Strong convexity of quadratic functional $x\mapsto \|Ax-b\|^2$

convex-analysisreal-analysis

Let $m,n\in\mathbb N$, $A\in\mathscr L(\mathbb R^n,\mathbb R^m)$, $b\in\mathbb R^m$ and define
$$f:\mathbb R^n\to\mathbb R,\quad x\mapsto \|Ax-b\|^2 $$
We're supposed to determine when this mapping is strongly convex. I think we can omit the translation and simply study $x\mapsto \|Ax\|^2$, instead.
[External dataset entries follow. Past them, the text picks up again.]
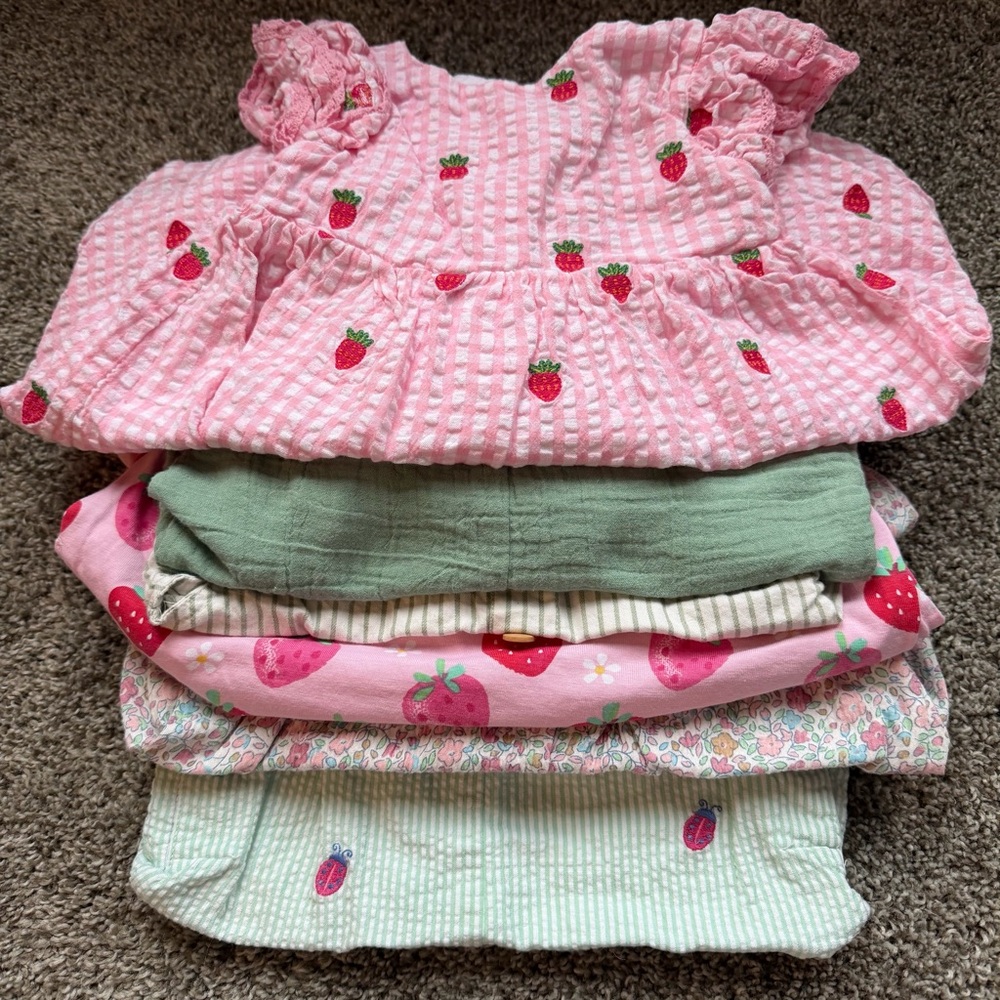 Jojo Maman Bebe Pink Green Flower Strawberry Baby Girl Bundle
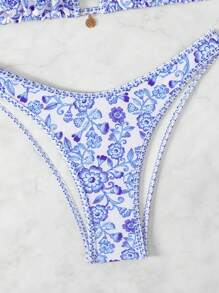 SHEIN Swim 度假海滩碎花抹胸比基尼泳装（两件套） - 彩色 - 查看 5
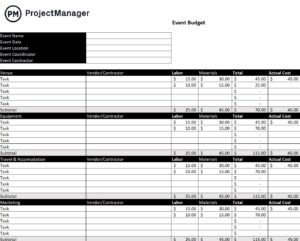 Event Budget Template for Excel (Free Download)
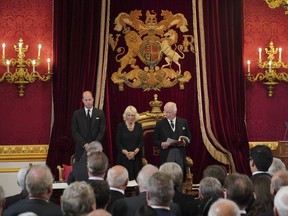 Britain's Prince William, Camilla the Queen Consort and King Charles III during the Accession Council at St James's Palace, London.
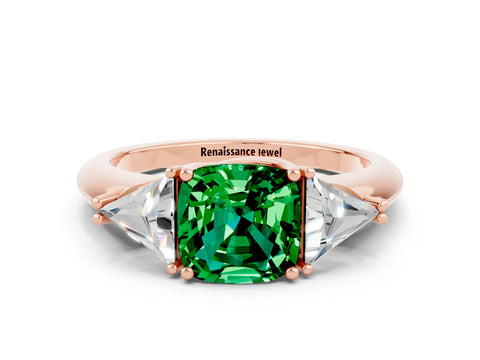 Rose gold Three-Stone Cushion Cut Cut Diamond Ring with Trillion Side Stones and Four-Prong Setting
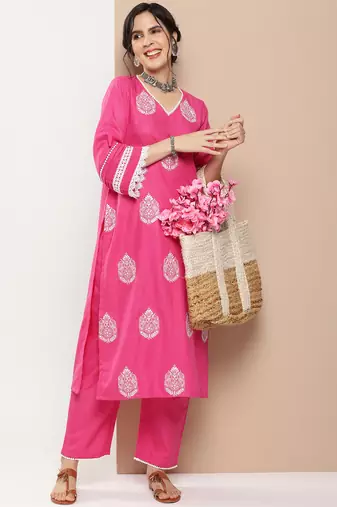 Pink Embroidered Cotton Blend Kurta Set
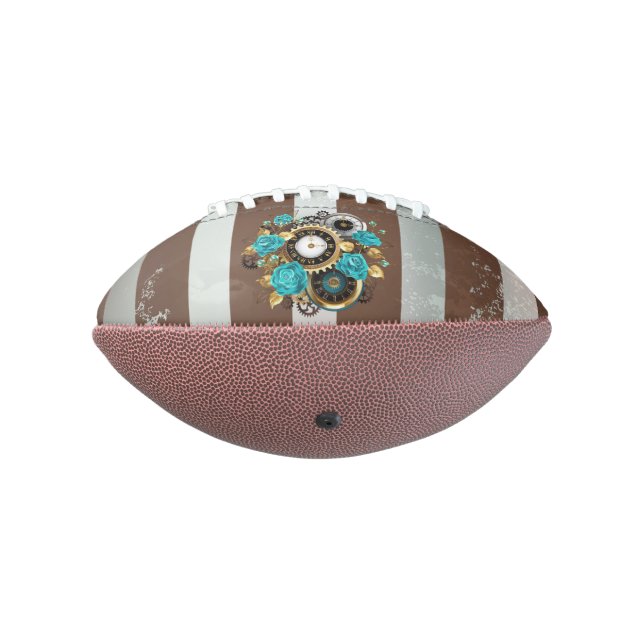 Steampunk Clock and Turquoise Roses on Striped American Football (Rotated 270)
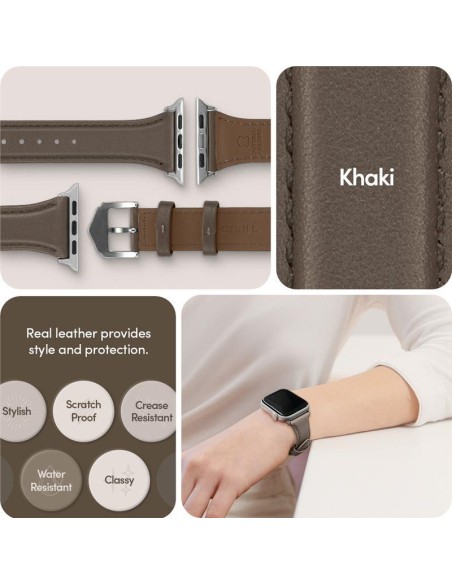 Spigen Cyrill Kajuk dirželis, skirtas Apple Watch 4/ 5/ 6/ 7/ 8/ 9/ SE (40/ 41 mm) - chaki Spigen Cyrill Kajuk dirželis, skirtas Apple Watch 4/ 5/ 6/ 7/ 8/ 9/ SE (40/ 41 mm) - chaki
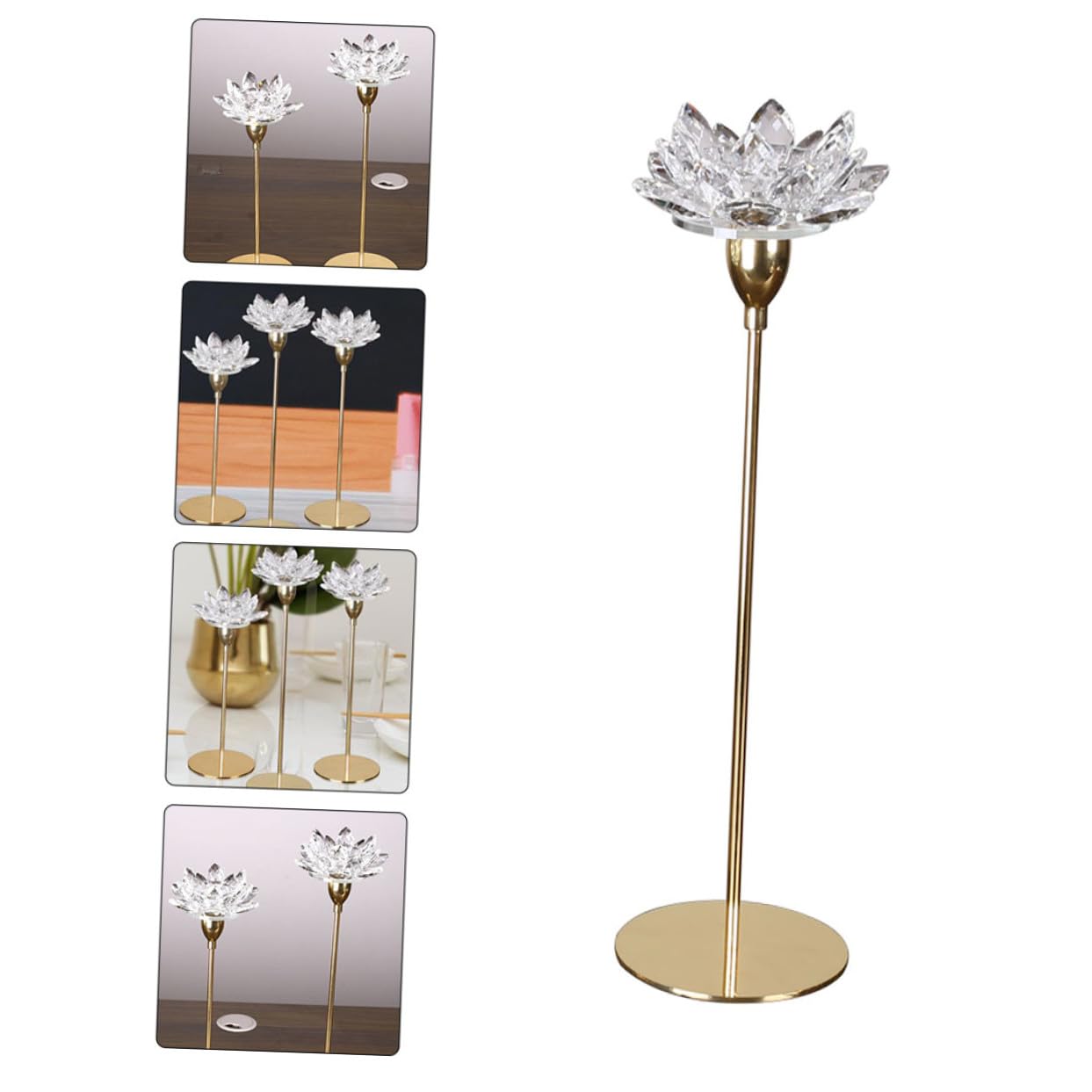 JEWEDECO Crystal Lotus Candle Stand Small Simple Metal Candlestick Decorative Candleholder for Wedding and Dining Room Candlelight Dinner Table Centerpiece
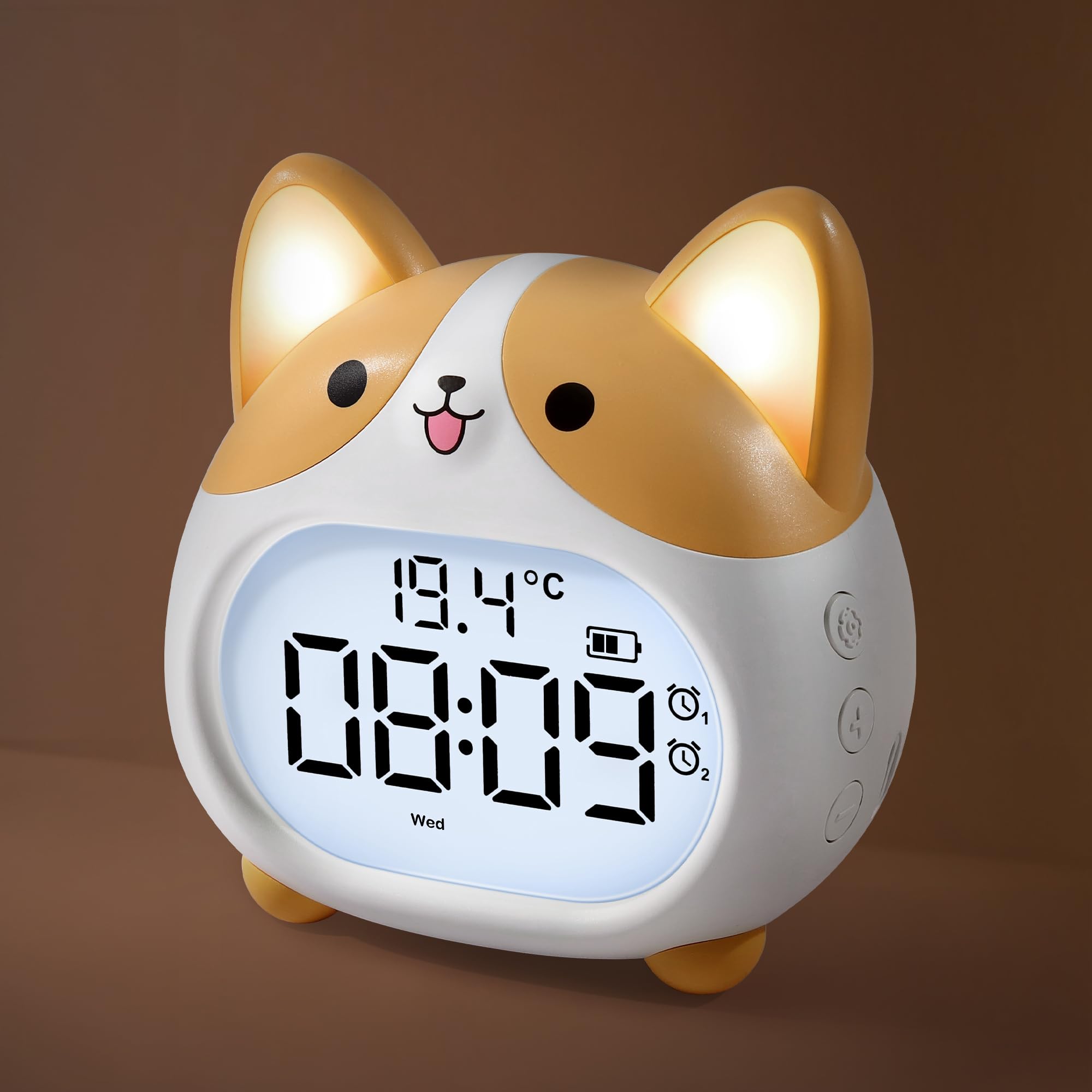 Lafocuse Kids Digital Alarm Clock Bedside with Night Light Corgi Design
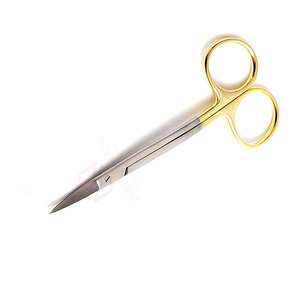 Tijeras de goma de hoja curva de medio oro universal-Tijeras quirúrgicas dentales manuales alemanas de acero inoxidable - Product Image 6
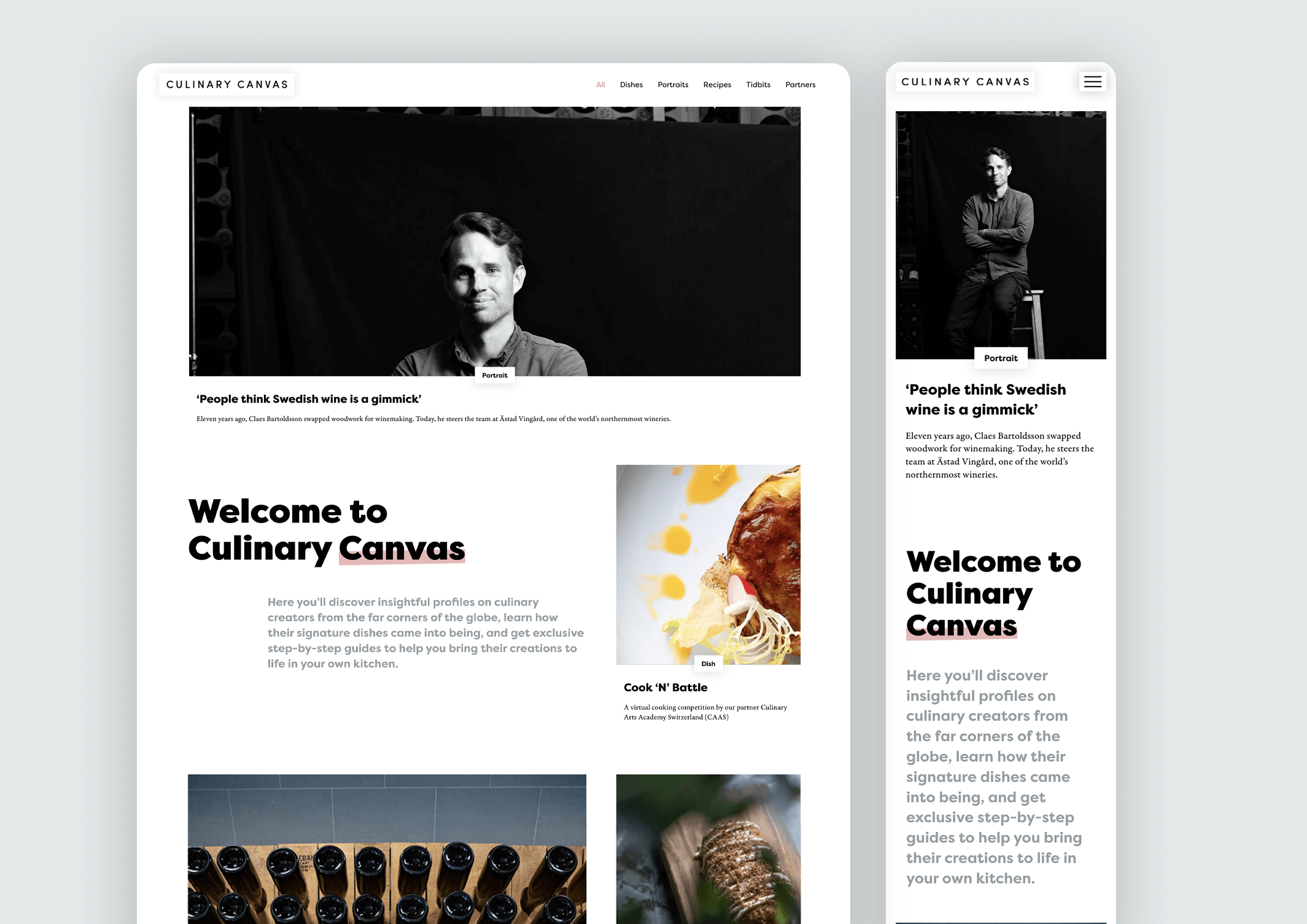 Culinary Canvas web site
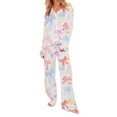 thumbnail image 2 of Dolkfu Soft Ladies Pajamas Sets Long Sleeve Button Down Pajama Sets Pants Stretch Bow Print Women Sleepwear L, 2 of 8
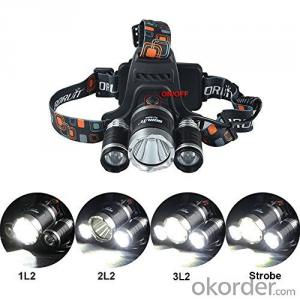 Headlight Led 6000lm 3 Cre e mode T6 Headlamp Rechargeable Battery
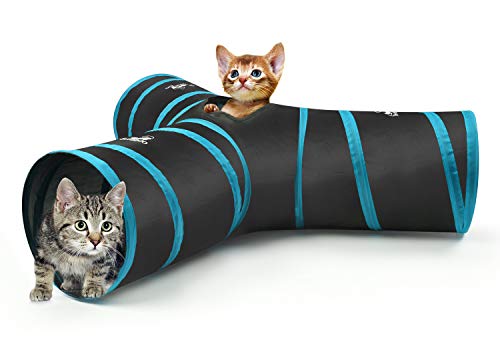 Pawaboo Túnel para Gatos, Prima 3 Vías Túneles Extensible Plegable Gato Jugar Túnel Casa del Laberinto del Juguete con Pompón y Campanas para Gato Gatito Cachorro Conejo, Negro y Azul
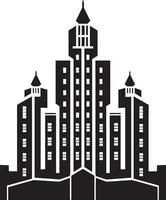 urbano tapiz alturas multipiso edificio en vector emblema ciudad paisaje de ensueño multipiso urbano vector icono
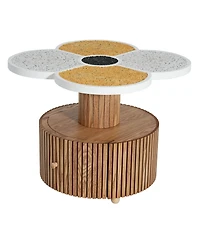 Flynama Four-Leaf Clover Side Table with Drawer, Stone Texture Top Wood-Grain Base Accent Table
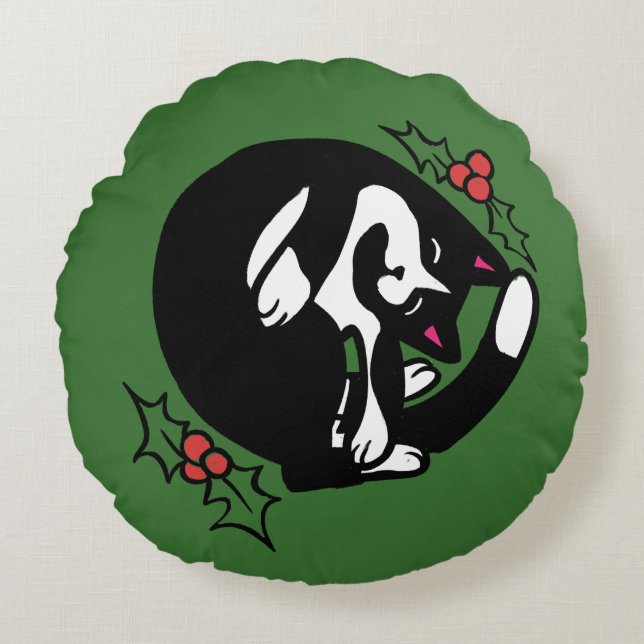 Almofada Redonda Tuxedo Cat Christmas (Frente)
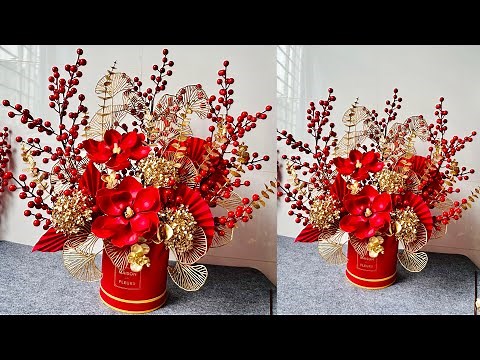 Mẫu 9 | Cách Cắm Chậu Đào Đông Đẹp | Evig Trang Handmade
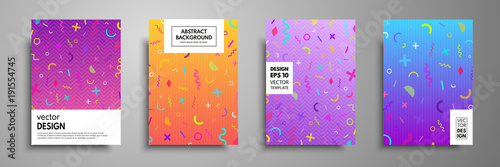 Placard templates set with abstract geometric elements. Memphis style cards. Collection of templates in trendy memphis fashion 80-90s. Applicable for placards, brochures, flyers, covers and banners.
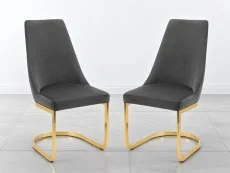 Julian Bowen Julian Bowen Vittoria Set of 2 Grey Velvet and Gold Dining Chairs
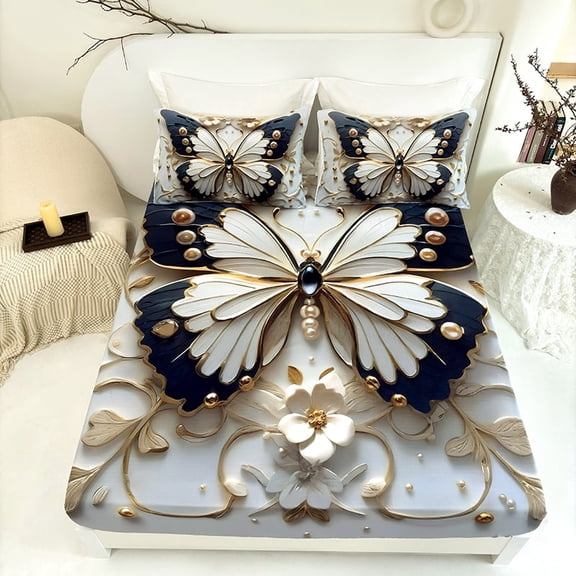 3PCS Butterfly Fitted Sheet Set, Luxury Gold Pearl Print, Mattress Protector, Deep Pocket, Machine Washable(Butterfly,Queen)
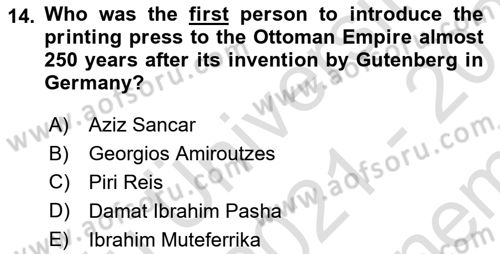 Contemporary World Civilizations Dersi 2021 - 2022 Yılı (Final) Dönem Sonu Sınav Soruları 14. Soru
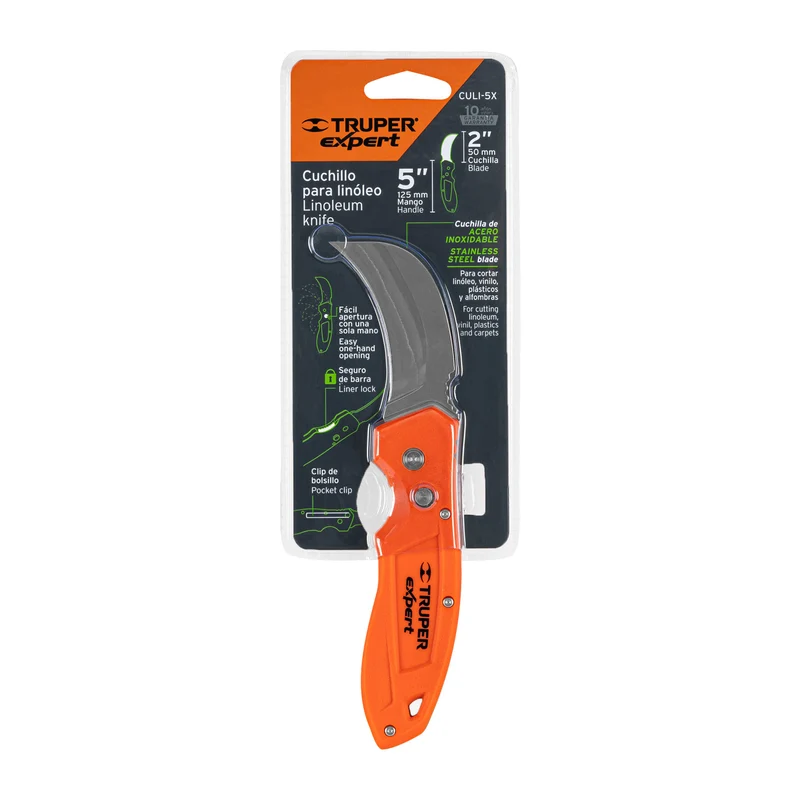CUCHILLO P/LINOLEO, 7" C/MANGO DE NYLON
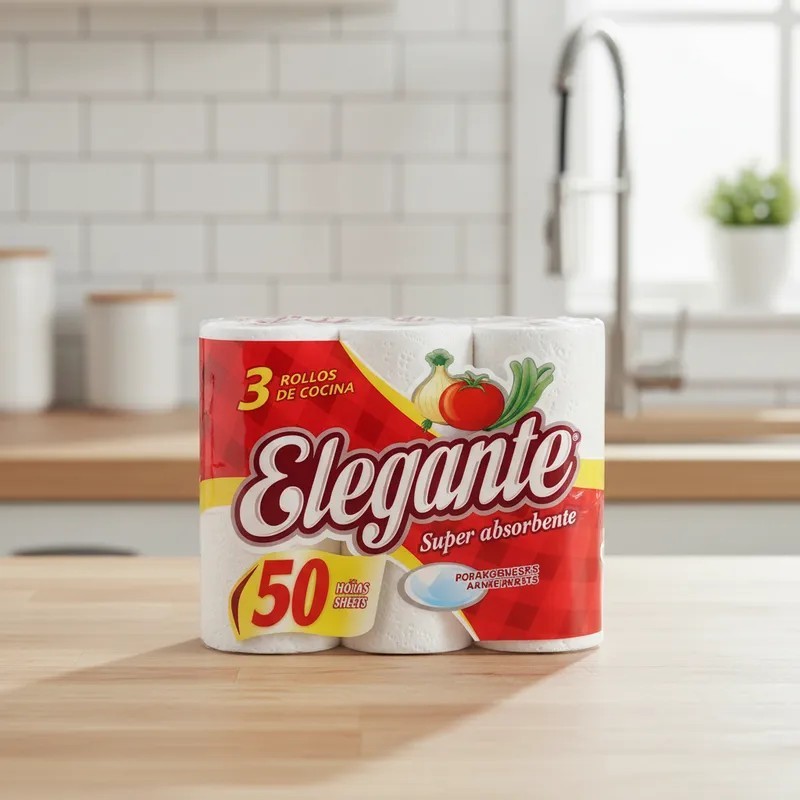 Rollo de cocina Elegante (paq x 3 unidades x 50 hojas)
So, suppose it is strongly convex, we then start calculating..
$$\lambda \|Ax\|^2 + (1-\lambda)\|Ay\|^2 -\|\lambda Ax + (1-\lambda)Ay\|^2\\
=\lambda\|Ax\|^2 +(1-\lambda)\|Ay\|^2 – \left (\lambda ^2\|Ax\|^2 + (1-\lambda)\|Ay\|^2 + 2\lambda (1-\lambda)\langle Ax,Ay\rangle\right ) \\
= \lambda (1-\lambda ) \left ( \|Ax\|^2 + \|Ay\|^2 – 2\langle Ax,Ay \rangle\right ) = \lambda (1-\lambda )\|Ax-Ay\|^2 \overset{?}\geq \delta ^2\lambda(1-\lambda)\|x-y\|^2,$$

where $\delta >0$ is a fixed constant. For strong convexity it would then suffice that for every $x\in\mathbb R^n$
$$\|Ax\| \geq \delta\|x\| \implies \|A\|\geq \left\| A\frac{x}{\|x\|}\right\| \geq \delta.$$
At this point I'm confused. Are we done or can we specify how operator norm is controlled? Can we pick for every operator $A$ the constant $\delta>0$ such that strong convexity demand is satisfied?

Best Answer

$f$ is twice continuously differentiable. So $f$ is strongly convex if and only if the Hessian matrix $\nabla^2 f(x) \succ 0$ is positive definite for all $x$. You can compute the Hessian $\nabla^2 f(x) = 2A^TA$. It implies $f$ is strongly convex if $\text{Null}(A) = \{0\}$. So $A$ must be injective.